A variety of gluten-safe pastries, such as these,...

The National Institutes of Health estimates one in every 133 people suffers from celiac disease, an immune reaction to gluten, a protein found in wheat, rye and barley.

After encountering many customers asking about gluten-free items, restaurant managers at the Bluff View Art District decided to take action.

Though they have always tried to be aware of food allergens, said director of operations Michael Vasta, a growing level of concern regarding gluten was the motivating factor for creating gluten-safe menus at the eateries contained in the Bluff View Art District. The Art District restaurants join a growing list of Chattanooga-area eateries with gluten-safe menu items (see box).

"We used to [say] 'Well, we'll just have them have a salad,'" Vasta said, "And it's like, 'Well, that's not much fun.'"

Vasta has a personal stake in the evolution as well - he was recently diagnosed with celiac disease.

"For a foodie like myself, to be told something like this ... was really kind of devastating, because now all of a sudden you're limited as far as what you can and can't eat," Vasta said.

According to the National Institutes of Health, celiac disease is an immune reaction to the protein gluten. In celiac patients, gluten consumption damages the villi lining the small intestine. Healthy villi allow the absorption of nutrients into the bloodstream. However, damaged villi can lead to gastrointestinal issues, osteoporosis, hair loss and infertility.

"I thought what a great opportunity to get in and offer something to people so that when they come in, they know that the restaurant is conscientious about celiac and gluten intolerance, and that they know we have that in our brain," Vasta said.

The official launch is May 1, in honor of Celiac Awareness month, but the preparations in the kitchen have already started.

They have hired a pastry chef who specializes in gluten-free items. Gluten-safe pastries will be made with almond flour, which is already used in making macaroons. The Bluff View chocolate kitchen, already flour free, will now double as the gluten-safe pastry kitchen.

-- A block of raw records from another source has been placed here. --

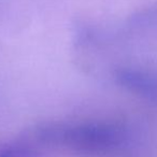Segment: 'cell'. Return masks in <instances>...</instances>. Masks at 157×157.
<instances>
[{"label":"cell","instance_id":"1","mask_svg":"<svg viewBox=\"0 0 157 157\" xmlns=\"http://www.w3.org/2000/svg\"><path fill=\"white\" fill-rule=\"evenodd\" d=\"M116 80L128 92L157 103V72L139 69H121Z\"/></svg>","mask_w":157,"mask_h":157},{"label":"cell","instance_id":"2","mask_svg":"<svg viewBox=\"0 0 157 157\" xmlns=\"http://www.w3.org/2000/svg\"><path fill=\"white\" fill-rule=\"evenodd\" d=\"M131 22L136 26H157V7L140 12L139 14L133 16Z\"/></svg>","mask_w":157,"mask_h":157}]
</instances>
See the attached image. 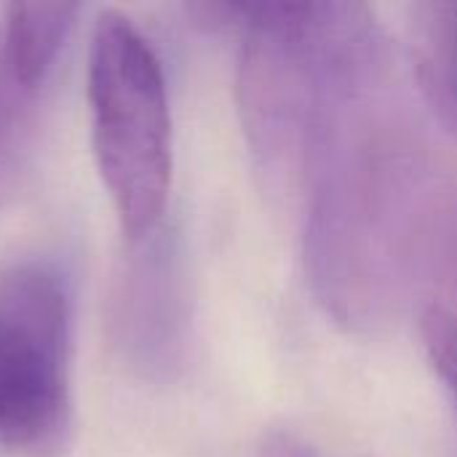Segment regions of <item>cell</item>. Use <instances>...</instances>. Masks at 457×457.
<instances>
[{
	"instance_id": "3",
	"label": "cell",
	"mask_w": 457,
	"mask_h": 457,
	"mask_svg": "<svg viewBox=\"0 0 457 457\" xmlns=\"http://www.w3.org/2000/svg\"><path fill=\"white\" fill-rule=\"evenodd\" d=\"M70 292L48 262L0 270V447L59 455L72 431Z\"/></svg>"
},
{
	"instance_id": "1",
	"label": "cell",
	"mask_w": 457,
	"mask_h": 457,
	"mask_svg": "<svg viewBox=\"0 0 457 457\" xmlns=\"http://www.w3.org/2000/svg\"><path fill=\"white\" fill-rule=\"evenodd\" d=\"M190 16L241 29L238 112L265 179L281 190L316 187L337 161L345 118L383 72L375 13L335 0H236L198 3Z\"/></svg>"
},
{
	"instance_id": "8",
	"label": "cell",
	"mask_w": 457,
	"mask_h": 457,
	"mask_svg": "<svg viewBox=\"0 0 457 457\" xmlns=\"http://www.w3.org/2000/svg\"><path fill=\"white\" fill-rule=\"evenodd\" d=\"M254 457H321L311 442L292 431H270L262 436Z\"/></svg>"
},
{
	"instance_id": "2",
	"label": "cell",
	"mask_w": 457,
	"mask_h": 457,
	"mask_svg": "<svg viewBox=\"0 0 457 457\" xmlns=\"http://www.w3.org/2000/svg\"><path fill=\"white\" fill-rule=\"evenodd\" d=\"M91 147L129 241L147 238L171 190V112L161 62L115 8L96 16L88 48Z\"/></svg>"
},
{
	"instance_id": "4",
	"label": "cell",
	"mask_w": 457,
	"mask_h": 457,
	"mask_svg": "<svg viewBox=\"0 0 457 457\" xmlns=\"http://www.w3.org/2000/svg\"><path fill=\"white\" fill-rule=\"evenodd\" d=\"M410 46L426 102L457 139V0L412 5Z\"/></svg>"
},
{
	"instance_id": "6",
	"label": "cell",
	"mask_w": 457,
	"mask_h": 457,
	"mask_svg": "<svg viewBox=\"0 0 457 457\" xmlns=\"http://www.w3.org/2000/svg\"><path fill=\"white\" fill-rule=\"evenodd\" d=\"M35 139V91L8 70L0 48V206L16 193Z\"/></svg>"
},
{
	"instance_id": "5",
	"label": "cell",
	"mask_w": 457,
	"mask_h": 457,
	"mask_svg": "<svg viewBox=\"0 0 457 457\" xmlns=\"http://www.w3.org/2000/svg\"><path fill=\"white\" fill-rule=\"evenodd\" d=\"M80 5L75 3H11L3 24V59L11 75L29 91L48 78Z\"/></svg>"
},
{
	"instance_id": "7",
	"label": "cell",
	"mask_w": 457,
	"mask_h": 457,
	"mask_svg": "<svg viewBox=\"0 0 457 457\" xmlns=\"http://www.w3.org/2000/svg\"><path fill=\"white\" fill-rule=\"evenodd\" d=\"M420 337L434 364L436 375L442 378L445 388L450 391L457 404V313L445 305H426L420 313Z\"/></svg>"
}]
</instances>
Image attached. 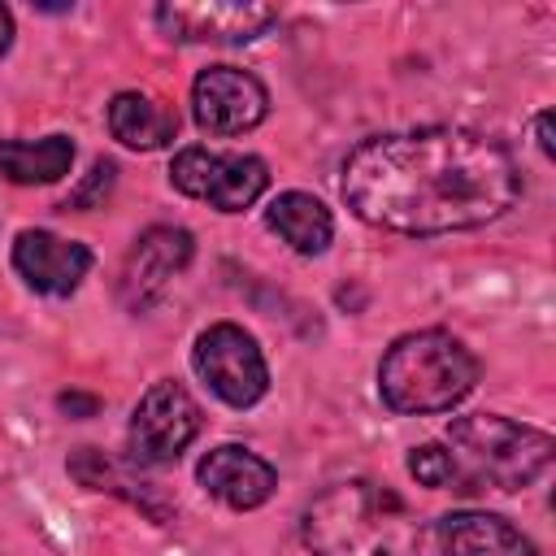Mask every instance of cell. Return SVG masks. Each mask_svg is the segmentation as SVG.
<instances>
[{"mask_svg":"<svg viewBox=\"0 0 556 556\" xmlns=\"http://www.w3.org/2000/svg\"><path fill=\"white\" fill-rule=\"evenodd\" d=\"M343 204L395 235H447L504 217L521 174L504 143L465 126H421L365 139L339 178Z\"/></svg>","mask_w":556,"mask_h":556,"instance_id":"1","label":"cell"},{"mask_svg":"<svg viewBox=\"0 0 556 556\" xmlns=\"http://www.w3.org/2000/svg\"><path fill=\"white\" fill-rule=\"evenodd\" d=\"M304 543L313 556H421L417 517L369 478L321 491L304 508Z\"/></svg>","mask_w":556,"mask_h":556,"instance_id":"2","label":"cell"},{"mask_svg":"<svg viewBox=\"0 0 556 556\" xmlns=\"http://www.w3.org/2000/svg\"><path fill=\"white\" fill-rule=\"evenodd\" d=\"M195 478H200V486H204L213 500H222V504H230V508H261V504L274 495V486H278L274 465L261 460L256 452L239 447V443L213 447V452L200 460Z\"/></svg>","mask_w":556,"mask_h":556,"instance_id":"12","label":"cell"},{"mask_svg":"<svg viewBox=\"0 0 556 556\" xmlns=\"http://www.w3.org/2000/svg\"><path fill=\"white\" fill-rule=\"evenodd\" d=\"M61 408H65V413H96L100 404H96L91 395H61Z\"/></svg>","mask_w":556,"mask_h":556,"instance_id":"21","label":"cell"},{"mask_svg":"<svg viewBox=\"0 0 556 556\" xmlns=\"http://www.w3.org/2000/svg\"><path fill=\"white\" fill-rule=\"evenodd\" d=\"M478 382V361L447 330H413L400 334L382 365L378 391L391 413H447Z\"/></svg>","mask_w":556,"mask_h":556,"instance_id":"3","label":"cell"},{"mask_svg":"<svg viewBox=\"0 0 556 556\" xmlns=\"http://www.w3.org/2000/svg\"><path fill=\"white\" fill-rule=\"evenodd\" d=\"M74 165V143L70 135H48V139H0V174L13 182H56Z\"/></svg>","mask_w":556,"mask_h":556,"instance_id":"16","label":"cell"},{"mask_svg":"<svg viewBox=\"0 0 556 556\" xmlns=\"http://www.w3.org/2000/svg\"><path fill=\"white\" fill-rule=\"evenodd\" d=\"M191 113L195 126L208 135H243L269 113V96L256 74L239 65H208L191 83Z\"/></svg>","mask_w":556,"mask_h":556,"instance_id":"9","label":"cell"},{"mask_svg":"<svg viewBox=\"0 0 556 556\" xmlns=\"http://www.w3.org/2000/svg\"><path fill=\"white\" fill-rule=\"evenodd\" d=\"M113 178H117V165L113 161H96L91 165V178L65 200V208H87V204H100V191H109L113 187Z\"/></svg>","mask_w":556,"mask_h":556,"instance_id":"19","label":"cell"},{"mask_svg":"<svg viewBox=\"0 0 556 556\" xmlns=\"http://www.w3.org/2000/svg\"><path fill=\"white\" fill-rule=\"evenodd\" d=\"M13 269L26 278V287L43 295H70L87 278L91 252L87 243L61 239L52 230H22L13 243Z\"/></svg>","mask_w":556,"mask_h":556,"instance_id":"11","label":"cell"},{"mask_svg":"<svg viewBox=\"0 0 556 556\" xmlns=\"http://www.w3.org/2000/svg\"><path fill=\"white\" fill-rule=\"evenodd\" d=\"M200 426H204V417H200V404L191 400V391L178 382H156L143 391V400L130 413V430H126L130 456L139 465L165 469L187 452V443L200 434Z\"/></svg>","mask_w":556,"mask_h":556,"instance_id":"6","label":"cell"},{"mask_svg":"<svg viewBox=\"0 0 556 556\" xmlns=\"http://www.w3.org/2000/svg\"><path fill=\"white\" fill-rule=\"evenodd\" d=\"M439 556H539V547L495 513L460 508L434 521Z\"/></svg>","mask_w":556,"mask_h":556,"instance_id":"13","label":"cell"},{"mask_svg":"<svg viewBox=\"0 0 556 556\" xmlns=\"http://www.w3.org/2000/svg\"><path fill=\"white\" fill-rule=\"evenodd\" d=\"M169 182L182 195L208 200L222 213H239L269 187V169H265L261 156H248V152L182 148L174 156V165H169Z\"/></svg>","mask_w":556,"mask_h":556,"instance_id":"7","label":"cell"},{"mask_svg":"<svg viewBox=\"0 0 556 556\" xmlns=\"http://www.w3.org/2000/svg\"><path fill=\"white\" fill-rule=\"evenodd\" d=\"M534 130H539V152L552 156L556 152V143H552V113H539L534 117Z\"/></svg>","mask_w":556,"mask_h":556,"instance_id":"20","label":"cell"},{"mask_svg":"<svg viewBox=\"0 0 556 556\" xmlns=\"http://www.w3.org/2000/svg\"><path fill=\"white\" fill-rule=\"evenodd\" d=\"M408 473H413L421 486H456V491H460V469H456L452 452L439 447V443H421V447H413V456H408Z\"/></svg>","mask_w":556,"mask_h":556,"instance_id":"18","label":"cell"},{"mask_svg":"<svg viewBox=\"0 0 556 556\" xmlns=\"http://www.w3.org/2000/svg\"><path fill=\"white\" fill-rule=\"evenodd\" d=\"M447 443H452V460L460 469V491H478V486L521 491L547 473L552 452H556L547 430L508 421L500 413L456 417L447 426Z\"/></svg>","mask_w":556,"mask_h":556,"instance_id":"4","label":"cell"},{"mask_svg":"<svg viewBox=\"0 0 556 556\" xmlns=\"http://www.w3.org/2000/svg\"><path fill=\"white\" fill-rule=\"evenodd\" d=\"M278 22L274 4H239V0H208V4H161L156 26L169 39L187 43H248Z\"/></svg>","mask_w":556,"mask_h":556,"instance_id":"10","label":"cell"},{"mask_svg":"<svg viewBox=\"0 0 556 556\" xmlns=\"http://www.w3.org/2000/svg\"><path fill=\"white\" fill-rule=\"evenodd\" d=\"M9 43H13V17H9V9L0 4V56L9 52Z\"/></svg>","mask_w":556,"mask_h":556,"instance_id":"22","label":"cell"},{"mask_svg":"<svg viewBox=\"0 0 556 556\" xmlns=\"http://www.w3.org/2000/svg\"><path fill=\"white\" fill-rule=\"evenodd\" d=\"M70 473H74L83 486H91V491H117V495H126L130 504L148 508L152 517H165V513H161V508L148 500L143 482H130V478H122V473H117V465H113L104 452H96V447H78V452L70 456Z\"/></svg>","mask_w":556,"mask_h":556,"instance_id":"17","label":"cell"},{"mask_svg":"<svg viewBox=\"0 0 556 556\" xmlns=\"http://www.w3.org/2000/svg\"><path fill=\"white\" fill-rule=\"evenodd\" d=\"M109 130L126 148L152 152V148H165L178 135V113L165 100L148 96V91H117L109 100Z\"/></svg>","mask_w":556,"mask_h":556,"instance_id":"14","label":"cell"},{"mask_svg":"<svg viewBox=\"0 0 556 556\" xmlns=\"http://www.w3.org/2000/svg\"><path fill=\"white\" fill-rule=\"evenodd\" d=\"M191 252H195L191 230H182V226H148L135 239V248L126 252V265H122V278H117V300L130 313H148L169 291V282L187 269Z\"/></svg>","mask_w":556,"mask_h":556,"instance_id":"8","label":"cell"},{"mask_svg":"<svg viewBox=\"0 0 556 556\" xmlns=\"http://www.w3.org/2000/svg\"><path fill=\"white\" fill-rule=\"evenodd\" d=\"M191 365L208 382V391L217 400H226L230 408H252L269 391L265 356H261L256 339L235 321H217V326L200 330V339L191 348Z\"/></svg>","mask_w":556,"mask_h":556,"instance_id":"5","label":"cell"},{"mask_svg":"<svg viewBox=\"0 0 556 556\" xmlns=\"http://www.w3.org/2000/svg\"><path fill=\"white\" fill-rule=\"evenodd\" d=\"M265 222L269 230L282 235V243H291L300 256H317L326 252V243L334 239V222H330V208L308 195V191H282L274 195V204L265 208Z\"/></svg>","mask_w":556,"mask_h":556,"instance_id":"15","label":"cell"}]
</instances>
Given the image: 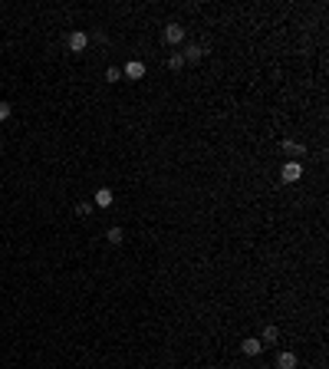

For an item to be certified as gluten-free, it must contain less than 10 parts per million gluten in a single product. In order to avoid harm to anyone with a severe intolerance, Bluff View is using the term "gluten-safe" said director of marketing Michelle Kephardt.

"We are taking measures to make sure things are stored separately and cooked separately, however we cannot make the claim of gluten-free."

She said they are "constantly" asked about gluten free offerings. "This is going to be a way for both our celiac driven and our gluten free customers to enjoy our services."

While the Bluff View Bakery will not be offering gluten safe items, there will be an array of gluten-safe pastries, all of which will be displayed in a single container at Rembrandts Coffee House. Having separate kitchens for pasta and pastries help control the environment.

For the time being, they will be purchasing certified gluten free pastas and pizza crust. Vasta said the plan is to eventually make their own pizza dough, but the cost of incurring a second pasta machine may not be prudent at the time.

The gluten-safe menus will be very similar to the standard ones, with some slight adjustments, Kephardt said, such as substituting plain potatoes for French fries to avoid contamination from a fryer.

Ultimately, the decision to focus on gluten-free selections came out of "numerous requests from diners and people wanting to feel normal when coming to a restaurant," Kephardt said.

And rather than simply indicating gluten safe items on the existing menus, Bluff View decided to create special menus.